De hecho, antes de confrontarse con el cuerpo del muchacho, hubo que abrir los cuatro ataúdes y las telas de lino que contenían al embalsamado, cosa que ocurrió en la campaña de 1925-1926, un año -según Gumbrecht- marcado por una vorágine de experiencias que indujeron a sentir que se vivía al filo de la historia. Un mundo en el que la velocidad parecía la esencia misma de la vida, un año sin expectativas, donde el boxeo y el cine se mezclaban con el turismo multitudinario para configurar una cotidianeidad y sensibilidad que, para entonces, ya confundía las escalas del tiempo y el espacio. La industria discográfica, las grabaciones, mezclaban, en nuestros oídos, las voces del pasado con la tecnología del presente; las películas traían a la vida los movimientos de los muertos, que mirándonos desde la nada, estaban frescos como una lechuga, congelada en blanco y negro. La foto de lo que fue se confundía -y se sigue vendiendo- como la representación de la realidad.

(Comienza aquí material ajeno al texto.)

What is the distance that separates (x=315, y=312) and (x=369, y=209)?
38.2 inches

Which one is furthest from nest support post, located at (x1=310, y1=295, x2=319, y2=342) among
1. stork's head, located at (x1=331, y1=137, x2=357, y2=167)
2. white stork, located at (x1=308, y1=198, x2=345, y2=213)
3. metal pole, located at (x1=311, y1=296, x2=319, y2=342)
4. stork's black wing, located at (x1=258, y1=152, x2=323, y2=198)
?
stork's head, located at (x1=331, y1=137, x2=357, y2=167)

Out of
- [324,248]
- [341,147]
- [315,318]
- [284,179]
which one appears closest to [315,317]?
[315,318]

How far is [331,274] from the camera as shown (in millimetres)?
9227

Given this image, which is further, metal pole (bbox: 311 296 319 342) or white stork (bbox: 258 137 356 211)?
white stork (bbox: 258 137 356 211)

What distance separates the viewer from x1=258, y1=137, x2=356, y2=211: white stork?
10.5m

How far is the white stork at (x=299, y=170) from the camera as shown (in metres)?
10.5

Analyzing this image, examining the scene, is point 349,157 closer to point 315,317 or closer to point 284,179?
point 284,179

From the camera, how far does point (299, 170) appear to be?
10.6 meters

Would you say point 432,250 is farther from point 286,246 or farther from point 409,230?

En esos años, en pocos meses, la tumba recibía a más de 12 mil visitantes mientras la prensa se ocupaba de Tutankamón, o mejor dicho de su descubrimiento, creando suspenso, como en un folletín cuya trama iba escribiéndose por un autor impredecible, combinando la crónica científica con el documento visual del trabajo de los egiptólogos.
Estas fotografías, estos medios técnicos del registro, al mismo tiempo que creaban el hecho científico, abrirían el camino que, como se ve en el caso de Tutankamón, lo transformarían en un éxito mundial gracias a la rapidez de las comunicaciones del siglo pasado y a la omnipresencia de las agencias de prensa. Entre 1922 y 1925, las fotos inundaron los periódicos porque, a fin de cuentas, los medios de la arqueología científica, también eran los de la prensa moderna.
Como ha revelado el trabajo de la historiadora británica Christine Riggs, profesora de Historia Visual de la Universidad de Durham, Reino Unido, las imágenes surgidas de ese trabajo de registro más que retratar “la emoción y la tensión del trabajo” son un claro indicio de la creación de esas emociones, una combinación del arte del fotógrafo con las intenciones de Howard Carter (1874-1939), el egiptólogo a cargo de la investigación. Una exposición organizada por el Museo Oriental de dicha universidad y emplazada en la galería al aire libre de la biblioteca Bill Bryson, da cuenta de ello. En varios paneles, se desarrolla la idea que la autora ya planteara en su libro de 2019: Photographing Tutankhamun. Archaeology, Ancient Egypt, and the Archive. En esa obra, Riggs había analizado cómo la fotografía convirtió a Tutankamón en una sensación mundial. Con esta muestra, las fotografías del hallazgo arqueológico más promocionado del siglo XX se exhibirán hasta junio de este año para conmemorar el centenario y con el acento puesto en las imágenes creadas por el inglés Harry Burton (1879-1940), el hombre de la cámara.
La primera fotografía de la tumba data de diciembre de 1922, unas semanas más tarde de haber ocurrido el descubrimiento. Diez años después de esa fecha, las fotos de Burton pasaban las 3000. Pronto llegarían a los diarios, haciéndose tan famosas como el mero hallazgo. Para la mayoría de los lectores, la tumba, Tutankamón, sus ofrendas y las fotos eran una sola cosa, es decir, esas imágenes resultantes del estilo lúcido y detallista de Burton y de las necesidades de documentar paso a paso el trabajo científico. Hijo de un ebanista británico, Burton alcanzó la celebridad cuando, en 1923, el diario The Times publicó 142 de las imágenes sacadas en la tumba de Tutankamón.